Si les pays du monde entier, en particulier les économies en développement, sont confrontés à des difficultés pour adhérer au contrat social budgétaire et à la légitimité fiscale, cela est dû à un système financier international défaillant qui répercute ses défauts au niveau des pays, a affirmé l’Experte indépendante.
L’Experte a par ailleurs relevé que la dette ne se limite pas uniquement à la dette extérieure d’un pays mais concerne aussi la dette privée, laquelle n’est pas encadrée. Dans ce contexte, « le véritable problème est le marché »: même si vous payez votre dette, les agences de crédit peuvent considérer que c’est une mauvaise décision financière et augmenter votre taux de crédit, ce qui vous empêchera d’emprunter , s’est-elle inquiétée avant de recommander l’élaboration d’une convention fiscale qui inclurait les produits numériques, les flux financiers illicites et la fiscalité des super-riches.
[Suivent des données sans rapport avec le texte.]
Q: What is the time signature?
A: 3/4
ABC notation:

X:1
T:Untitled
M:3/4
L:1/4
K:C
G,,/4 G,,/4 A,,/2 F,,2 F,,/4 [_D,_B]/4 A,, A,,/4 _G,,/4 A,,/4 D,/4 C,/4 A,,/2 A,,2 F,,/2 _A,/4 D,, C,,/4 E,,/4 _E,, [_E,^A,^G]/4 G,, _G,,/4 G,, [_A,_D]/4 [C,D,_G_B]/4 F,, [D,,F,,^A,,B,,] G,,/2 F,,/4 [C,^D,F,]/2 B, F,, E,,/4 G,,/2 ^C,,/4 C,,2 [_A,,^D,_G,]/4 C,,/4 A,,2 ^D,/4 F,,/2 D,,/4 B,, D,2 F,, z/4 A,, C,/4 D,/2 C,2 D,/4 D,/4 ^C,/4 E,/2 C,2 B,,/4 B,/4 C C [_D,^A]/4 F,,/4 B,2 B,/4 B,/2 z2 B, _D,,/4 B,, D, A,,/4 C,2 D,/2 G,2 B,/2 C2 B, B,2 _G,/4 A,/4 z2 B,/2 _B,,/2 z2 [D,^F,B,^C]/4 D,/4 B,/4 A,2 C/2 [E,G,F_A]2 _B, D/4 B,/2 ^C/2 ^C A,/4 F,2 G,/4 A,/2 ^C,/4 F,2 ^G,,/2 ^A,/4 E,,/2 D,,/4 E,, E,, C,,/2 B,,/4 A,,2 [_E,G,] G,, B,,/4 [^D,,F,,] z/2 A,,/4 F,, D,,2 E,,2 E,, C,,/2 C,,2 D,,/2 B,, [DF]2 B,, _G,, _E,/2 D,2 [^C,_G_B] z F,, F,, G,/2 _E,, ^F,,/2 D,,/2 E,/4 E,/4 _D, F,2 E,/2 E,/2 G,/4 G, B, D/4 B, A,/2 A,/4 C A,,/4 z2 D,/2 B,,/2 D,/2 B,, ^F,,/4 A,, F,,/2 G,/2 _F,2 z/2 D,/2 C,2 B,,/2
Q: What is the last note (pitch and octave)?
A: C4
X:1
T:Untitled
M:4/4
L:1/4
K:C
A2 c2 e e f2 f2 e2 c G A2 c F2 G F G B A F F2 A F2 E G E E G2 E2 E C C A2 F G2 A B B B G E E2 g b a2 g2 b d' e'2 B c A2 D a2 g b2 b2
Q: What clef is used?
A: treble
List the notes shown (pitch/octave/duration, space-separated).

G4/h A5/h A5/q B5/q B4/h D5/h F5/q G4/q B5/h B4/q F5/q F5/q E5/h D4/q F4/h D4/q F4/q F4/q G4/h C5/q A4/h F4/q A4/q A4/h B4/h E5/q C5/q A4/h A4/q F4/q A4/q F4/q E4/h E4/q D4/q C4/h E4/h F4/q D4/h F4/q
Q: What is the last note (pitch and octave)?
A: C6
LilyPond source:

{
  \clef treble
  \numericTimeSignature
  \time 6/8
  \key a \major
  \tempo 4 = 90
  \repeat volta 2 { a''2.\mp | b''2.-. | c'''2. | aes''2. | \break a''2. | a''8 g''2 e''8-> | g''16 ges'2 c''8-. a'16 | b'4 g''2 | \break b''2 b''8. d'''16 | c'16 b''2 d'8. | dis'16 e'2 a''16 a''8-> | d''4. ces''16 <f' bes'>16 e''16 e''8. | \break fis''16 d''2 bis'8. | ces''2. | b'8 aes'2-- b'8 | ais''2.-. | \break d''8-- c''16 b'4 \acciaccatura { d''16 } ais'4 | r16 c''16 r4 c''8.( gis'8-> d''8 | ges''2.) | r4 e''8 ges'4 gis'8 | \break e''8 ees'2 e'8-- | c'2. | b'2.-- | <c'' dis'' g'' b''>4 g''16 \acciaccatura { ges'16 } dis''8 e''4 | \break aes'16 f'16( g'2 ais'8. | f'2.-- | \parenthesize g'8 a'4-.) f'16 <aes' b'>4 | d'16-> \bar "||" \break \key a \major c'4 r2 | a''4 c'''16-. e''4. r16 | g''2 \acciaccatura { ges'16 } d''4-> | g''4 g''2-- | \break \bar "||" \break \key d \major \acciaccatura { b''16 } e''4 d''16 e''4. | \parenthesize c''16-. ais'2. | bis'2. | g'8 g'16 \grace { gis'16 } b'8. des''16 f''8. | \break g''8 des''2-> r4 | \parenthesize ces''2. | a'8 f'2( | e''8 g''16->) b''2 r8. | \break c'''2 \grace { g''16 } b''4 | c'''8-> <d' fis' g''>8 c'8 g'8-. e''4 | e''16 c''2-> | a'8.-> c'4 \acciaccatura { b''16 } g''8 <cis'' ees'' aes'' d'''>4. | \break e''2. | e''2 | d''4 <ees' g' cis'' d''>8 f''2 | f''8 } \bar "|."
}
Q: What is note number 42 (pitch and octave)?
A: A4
À la suite de cet exposé, Cuba a souligné que la dette extérieure est l’obstacle essentiel au développement des pays du Sud. Ce devrait être aux États-Unis et à l’Union européenne, en tant que principaux créanciers, d’alléger ce fardeau et de favoriser le retour des fonds dans leurs pays d’origine, a estimé la Chine.
Valeurs marchandes et valeurs démocratiques
« Au lieu de l’émergence d’une communauté cosmopolite, nous assistons plutôt à une domination mondiale de l’économie sur la politique et des valeurs marchandes sur les valeurs démocratiques », a constaté l’Expert indépendant sur la promotion d’un ordre international démocratique et équitable.
Face à ces tendances, M. George Katrougalos a proposé une relance du dialogue Nord-Sud sur la démocratie et les droits humains, l’intégration de l’application des droits humains dans le système des Nations Unies, et l’utilisation de l’intelligence artificielle dans la promotion de la démocratie mondiale. Il faut également appuyer la participation des sociétés multinationales à la promotion d’un ordre international démocratique et équitable, et la protection des instances judiciaires internationales et nationales face aux pratiques autoritaires et antilibérales, a-t-il ajouté.
Pour l’Expert, l’enjeu principal, tant pour un ordre international démocratique que pour la sauvegarde du caractère démocratique des démocraties nationales, est de fixer des limites au pouvoir économique asymétrique international et transnational.
La Troisième Commission se réunira à nouveau demain, mardi 29 octobre, à partir de 10 heures.